• [Written request]
Please replace "camera" with "lens" everywhere it occurs in the records below, and leave everything else unchanged.

• [Data supplied]
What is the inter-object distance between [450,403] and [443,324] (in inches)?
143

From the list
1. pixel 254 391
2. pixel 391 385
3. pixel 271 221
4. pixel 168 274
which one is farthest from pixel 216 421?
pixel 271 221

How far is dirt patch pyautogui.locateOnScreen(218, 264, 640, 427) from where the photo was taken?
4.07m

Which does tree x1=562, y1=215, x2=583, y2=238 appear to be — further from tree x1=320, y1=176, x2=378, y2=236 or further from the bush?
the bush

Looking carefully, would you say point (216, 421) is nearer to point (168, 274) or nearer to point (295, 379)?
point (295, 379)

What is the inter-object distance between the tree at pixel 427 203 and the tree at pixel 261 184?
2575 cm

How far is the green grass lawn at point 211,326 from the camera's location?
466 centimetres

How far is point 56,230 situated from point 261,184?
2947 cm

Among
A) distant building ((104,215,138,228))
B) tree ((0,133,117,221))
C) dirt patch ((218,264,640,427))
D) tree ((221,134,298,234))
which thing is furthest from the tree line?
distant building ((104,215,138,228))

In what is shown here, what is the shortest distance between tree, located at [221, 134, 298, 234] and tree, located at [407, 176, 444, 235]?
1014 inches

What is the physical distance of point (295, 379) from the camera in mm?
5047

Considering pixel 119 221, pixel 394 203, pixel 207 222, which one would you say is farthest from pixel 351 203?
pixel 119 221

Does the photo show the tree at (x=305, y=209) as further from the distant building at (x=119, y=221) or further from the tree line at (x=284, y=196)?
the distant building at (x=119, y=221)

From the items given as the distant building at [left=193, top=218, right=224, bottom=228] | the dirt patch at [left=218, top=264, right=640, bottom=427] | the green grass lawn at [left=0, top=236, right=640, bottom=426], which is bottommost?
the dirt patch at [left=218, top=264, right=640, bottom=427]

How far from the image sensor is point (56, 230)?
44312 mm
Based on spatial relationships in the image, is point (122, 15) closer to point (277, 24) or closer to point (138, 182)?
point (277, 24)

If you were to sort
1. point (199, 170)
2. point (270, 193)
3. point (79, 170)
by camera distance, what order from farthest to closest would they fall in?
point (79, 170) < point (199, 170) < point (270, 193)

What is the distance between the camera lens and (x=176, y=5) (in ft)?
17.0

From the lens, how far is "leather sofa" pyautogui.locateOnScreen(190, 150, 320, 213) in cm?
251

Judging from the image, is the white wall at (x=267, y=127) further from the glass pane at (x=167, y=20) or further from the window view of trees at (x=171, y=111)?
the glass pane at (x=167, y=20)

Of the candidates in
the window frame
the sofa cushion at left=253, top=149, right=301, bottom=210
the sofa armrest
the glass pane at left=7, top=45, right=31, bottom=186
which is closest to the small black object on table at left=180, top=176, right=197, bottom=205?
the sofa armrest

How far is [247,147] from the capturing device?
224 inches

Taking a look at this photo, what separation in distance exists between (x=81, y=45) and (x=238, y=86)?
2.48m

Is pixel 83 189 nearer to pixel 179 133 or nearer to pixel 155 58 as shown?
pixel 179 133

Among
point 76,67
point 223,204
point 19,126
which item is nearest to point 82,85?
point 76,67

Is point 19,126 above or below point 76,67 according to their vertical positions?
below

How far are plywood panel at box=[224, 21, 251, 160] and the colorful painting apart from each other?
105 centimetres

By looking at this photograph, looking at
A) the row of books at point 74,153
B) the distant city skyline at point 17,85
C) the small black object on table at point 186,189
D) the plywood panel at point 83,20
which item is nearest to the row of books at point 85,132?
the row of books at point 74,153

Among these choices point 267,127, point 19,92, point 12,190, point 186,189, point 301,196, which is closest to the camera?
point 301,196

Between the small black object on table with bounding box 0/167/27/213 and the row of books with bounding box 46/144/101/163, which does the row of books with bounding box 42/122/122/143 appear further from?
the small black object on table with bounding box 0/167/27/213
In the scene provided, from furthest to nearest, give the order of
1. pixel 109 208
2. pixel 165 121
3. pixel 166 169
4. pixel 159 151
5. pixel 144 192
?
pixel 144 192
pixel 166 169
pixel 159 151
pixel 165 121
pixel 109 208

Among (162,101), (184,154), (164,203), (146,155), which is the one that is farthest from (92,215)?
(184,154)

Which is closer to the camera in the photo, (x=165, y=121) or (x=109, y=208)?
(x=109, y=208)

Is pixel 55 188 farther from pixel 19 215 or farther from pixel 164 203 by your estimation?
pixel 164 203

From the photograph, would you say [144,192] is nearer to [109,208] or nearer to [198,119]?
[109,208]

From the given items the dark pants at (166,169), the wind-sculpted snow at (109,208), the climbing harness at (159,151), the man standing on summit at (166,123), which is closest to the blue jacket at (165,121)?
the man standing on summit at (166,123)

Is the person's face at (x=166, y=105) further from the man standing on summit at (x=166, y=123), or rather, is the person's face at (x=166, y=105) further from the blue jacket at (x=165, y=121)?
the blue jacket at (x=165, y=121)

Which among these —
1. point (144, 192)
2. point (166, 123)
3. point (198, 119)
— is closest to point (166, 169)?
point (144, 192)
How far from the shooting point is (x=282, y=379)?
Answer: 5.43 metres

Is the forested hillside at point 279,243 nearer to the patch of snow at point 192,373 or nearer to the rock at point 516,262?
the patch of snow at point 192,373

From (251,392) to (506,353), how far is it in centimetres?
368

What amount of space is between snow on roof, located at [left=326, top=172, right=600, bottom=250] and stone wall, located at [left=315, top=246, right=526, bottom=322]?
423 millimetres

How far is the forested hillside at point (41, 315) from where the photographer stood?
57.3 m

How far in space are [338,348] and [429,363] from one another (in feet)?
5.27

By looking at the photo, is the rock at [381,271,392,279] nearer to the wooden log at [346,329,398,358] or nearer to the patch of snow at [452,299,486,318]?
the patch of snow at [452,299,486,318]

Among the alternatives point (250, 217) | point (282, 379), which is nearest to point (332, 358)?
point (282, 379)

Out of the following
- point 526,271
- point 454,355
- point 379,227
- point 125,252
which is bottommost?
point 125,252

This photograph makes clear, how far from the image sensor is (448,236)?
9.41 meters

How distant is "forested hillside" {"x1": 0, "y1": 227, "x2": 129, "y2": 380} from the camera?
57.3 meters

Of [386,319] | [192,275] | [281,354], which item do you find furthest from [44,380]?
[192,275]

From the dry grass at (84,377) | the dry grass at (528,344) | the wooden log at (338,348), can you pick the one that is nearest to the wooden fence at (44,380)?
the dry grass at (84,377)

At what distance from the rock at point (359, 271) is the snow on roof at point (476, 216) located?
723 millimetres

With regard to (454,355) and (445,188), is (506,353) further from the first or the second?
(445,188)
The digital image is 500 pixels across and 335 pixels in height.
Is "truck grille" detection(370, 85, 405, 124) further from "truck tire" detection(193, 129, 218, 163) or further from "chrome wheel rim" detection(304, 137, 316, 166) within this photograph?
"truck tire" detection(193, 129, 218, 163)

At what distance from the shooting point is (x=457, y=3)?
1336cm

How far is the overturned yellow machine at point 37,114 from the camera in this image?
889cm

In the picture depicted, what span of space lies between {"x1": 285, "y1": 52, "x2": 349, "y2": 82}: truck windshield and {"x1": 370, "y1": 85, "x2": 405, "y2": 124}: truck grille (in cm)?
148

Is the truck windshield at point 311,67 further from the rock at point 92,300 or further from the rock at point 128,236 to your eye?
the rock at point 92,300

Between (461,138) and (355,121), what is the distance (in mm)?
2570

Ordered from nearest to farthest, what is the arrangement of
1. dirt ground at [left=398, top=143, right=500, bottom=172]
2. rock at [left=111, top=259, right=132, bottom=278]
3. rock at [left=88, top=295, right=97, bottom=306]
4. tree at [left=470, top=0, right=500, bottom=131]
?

• [Solution for this task]
What is the inter-object distance between [450,403] and [443,324] (in inches)?
143

From the list
1. pixel 254 391
2. pixel 391 385
3. pixel 271 221
4. pixel 168 274
which one is farthest from pixel 216 421?
pixel 271 221

How far is dirt patch pyautogui.locateOnScreen(218, 264, 640, 427) from where the photo was taken?
4.07m

Which does tree x1=562, y1=215, x2=583, y2=238 appear to be — further from tree x1=320, y1=176, x2=378, y2=236 or further from the bush?
the bush

Looking carefully, would you say point (216, 421) is nearer to point (168, 274) or nearer to point (295, 379)?
point (295, 379)

What is the inter-object distance between the tree at pixel 427 203 and the tree at pixel 261 184?
2575 cm

How far is the green grass lawn at point 211,326 from the lens's location?
466 centimetres

How far is point 56,230 situated from point 261,184?
2947 cm

Among
A) distant building ((104,215,138,228))
B) tree ((0,133,117,221))
C) dirt patch ((218,264,640,427))
D) tree ((221,134,298,234))
which thing is furthest from the tree line?
distant building ((104,215,138,228))

In what is shown here, what is the shortest distance between tree, located at [221, 134, 298, 234] and tree, located at [407, 176, 444, 235]?
1014 inches

What is the physical distance of point (295, 379) from the lens in mm?
5047

Considering pixel 119 221, pixel 394 203, pixel 207 222, which one would you say is farthest from pixel 351 203?
pixel 119 221

Does the photo show the tree at (x=305, y=209) as further from the distant building at (x=119, y=221) or further from the tree line at (x=284, y=196)?
the distant building at (x=119, y=221)

From the items given as the distant building at [left=193, top=218, right=224, bottom=228] | the dirt patch at [left=218, top=264, right=640, bottom=427] | the green grass lawn at [left=0, top=236, right=640, bottom=426], which is bottommost?
the dirt patch at [left=218, top=264, right=640, bottom=427]

How far from the image sensor is point (56, 230)?
44312 mm
Based on spatial relationships in the image, is point (122, 15) closer to point (277, 24) or closer to point (138, 182)?
point (277, 24)

If you were to sort
1. point (199, 170)
2. point (270, 193)
3. point (79, 170)
by lens distance, what order from farthest to closest would they fall in?
point (79, 170) < point (199, 170) < point (270, 193)

What is the distance between the lens lens and (x=176, y=5) (in ft)?
17.0

From the lens, how far is "leather sofa" pyautogui.locateOnScreen(190, 150, 320, 213) in cm?
251

Judging from the image, is the white wall at (x=267, y=127) further from the glass pane at (x=167, y=20) or further from the window view of trees at (x=171, y=111)?
the glass pane at (x=167, y=20)

Of the candidates in
the window frame
the sofa cushion at left=253, top=149, right=301, bottom=210
the sofa armrest
the glass pane at left=7, top=45, right=31, bottom=186
which is closest to the small black object on table at left=180, top=176, right=197, bottom=205?
the sofa armrest

How far is [247,147] from the capturing device?
224 inches

Taking a look at this photo, what separation in distance exists between (x=81, y=45) and (x=238, y=86)?
2.48m

Is pixel 83 189 nearer to pixel 179 133 or nearer to pixel 155 58 as shown?
pixel 179 133

Among
point 76,67
point 223,204
point 19,126
which item is nearest to point 82,85?
point 76,67

Is point 19,126 above or below point 76,67 according to their vertical positions?
below

How far are plywood panel at box=[224, 21, 251, 160] and the colorful painting apart from each other?
105 centimetres

By looking at this photograph, looking at
A) the row of books at point 74,153
B) the distant city skyline at point 17,85
C) the small black object on table at point 186,189
D) the plywood panel at point 83,20
which item is nearest to the row of books at point 85,132?
the row of books at point 74,153

Among these choices point 267,127, point 19,92, point 12,190, point 186,189, point 301,196, which is closest to the lens?
point 301,196

Between the small black object on table with bounding box 0/167/27/213 and the row of books with bounding box 46/144/101/163, which does the row of books with bounding box 42/122/122/143 appear further from?
the small black object on table with bounding box 0/167/27/213
In the scene provided, from furthest to nearest, give the order of
1. pixel 109 208
2. pixel 165 121
3. pixel 166 169
4. pixel 159 151
5. pixel 144 192
?
pixel 144 192
pixel 166 169
pixel 159 151
pixel 165 121
pixel 109 208

Among (162,101), (184,154), (164,203), (146,155), which is the one that is farthest from (92,215)?
(184,154)

Which is closer to the lens in the photo, (x=165, y=121) or (x=109, y=208)?
(x=109, y=208)

Is pixel 55 188 farther from pixel 19 215 or farther from pixel 164 203 by your estimation?
pixel 164 203

From the photograph, would you say [144,192] is nearer to [109,208] or nearer to [198,119]?
[109,208]

From the given items the dark pants at (166,169), the wind-sculpted snow at (109,208), the climbing harness at (159,151), the man standing on summit at (166,123), which is closest to the blue jacket at (165,121)?
the man standing on summit at (166,123)

Is the person's face at (x=166, y=105) further from the man standing on summit at (x=166, y=123), or rather, is the person's face at (x=166, y=105) further from the blue jacket at (x=165, y=121)?
the blue jacket at (x=165, y=121)

Which among these —
1. point (144, 192)
2. point (166, 123)
3. point (198, 119)
— is closest to point (166, 169)?
point (144, 192)
How far from the shooting point is (x=282, y=379)?
Answer: 5.43 metres

Is the forested hillside at point 279,243 nearer to the patch of snow at point 192,373 or nearer to the rock at point 516,262?
the patch of snow at point 192,373

From (251,392) to (506,353), how far is it in centimetres?
368

What amount of space is between snow on roof, located at [left=326, top=172, right=600, bottom=250] and stone wall, located at [left=315, top=246, right=526, bottom=322]?
423 millimetres

How far is the forested hillside at point (41, 315) from where the photographer stood?
57.3 m

How far in space are [338,348] and [429,363] from one another (in feet)?
5.27

By looking at the photo, is the rock at [381,271,392,279] nearer to the wooden log at [346,329,398,358] or nearer to the patch of snow at [452,299,486,318]?
the patch of snow at [452,299,486,318]

Among the alternatives point (250, 217) | point (282, 379), which is nearest to point (332, 358)?
point (282, 379)

Out of the following
- point 526,271
- point 454,355
- point 379,227
- point 125,252
which is bottommost?
point 125,252

This photograph makes clear, how far from the image sensor is (448,236)?
9.41 meters

How distant is "forested hillside" {"x1": 0, "y1": 227, "x2": 129, "y2": 380} from the lens?
57.3 meters

Of [386,319] | [192,275] | [281,354], which item do you find furthest from [44,380]?
[192,275]

From the dry grass at (84,377) | the dry grass at (528,344) | the wooden log at (338,348), can you pick the one that is nearest to the wooden fence at (44,380)?
the dry grass at (84,377)

At what distance from the rock at point (359, 271) is the snow on roof at point (476, 216) located?
723 millimetres

With regard to (454,355) and (445,188), is (506,353) further from the first or the second?
(445,188)
The digital image is 500 pixels across and 335 pixels in height.
Is "truck grille" detection(370, 85, 405, 124) further from "truck tire" detection(193, 129, 218, 163) or further from "chrome wheel rim" detection(304, 137, 316, 166) within this photograph?
"truck tire" detection(193, 129, 218, 163)

At what distance from the shooting point is (x=457, y=3)?
1336cm

How far is the overturned yellow machine at point 37,114 from the lens in this image?
889cm

In the picture depicted, what span of space lies between {"x1": 285, "y1": 52, "x2": 349, "y2": 82}: truck windshield and {"x1": 370, "y1": 85, "x2": 405, "y2": 124}: truck grille (in cm)?
148

Is the truck windshield at point 311,67 further from the rock at point 92,300 or further from the rock at point 128,236 to your eye?
the rock at point 92,300

Between (461,138) and (355,121), what is the distance (in mm)?
2570

Ordered from nearest to farthest, what is the arrangement of
1. dirt ground at [left=398, top=143, right=500, bottom=172]
2. rock at [left=111, top=259, right=132, bottom=278]
3. rock at [left=88, top=295, right=97, bottom=306]
4. tree at [left=470, top=0, right=500, bottom=131]
?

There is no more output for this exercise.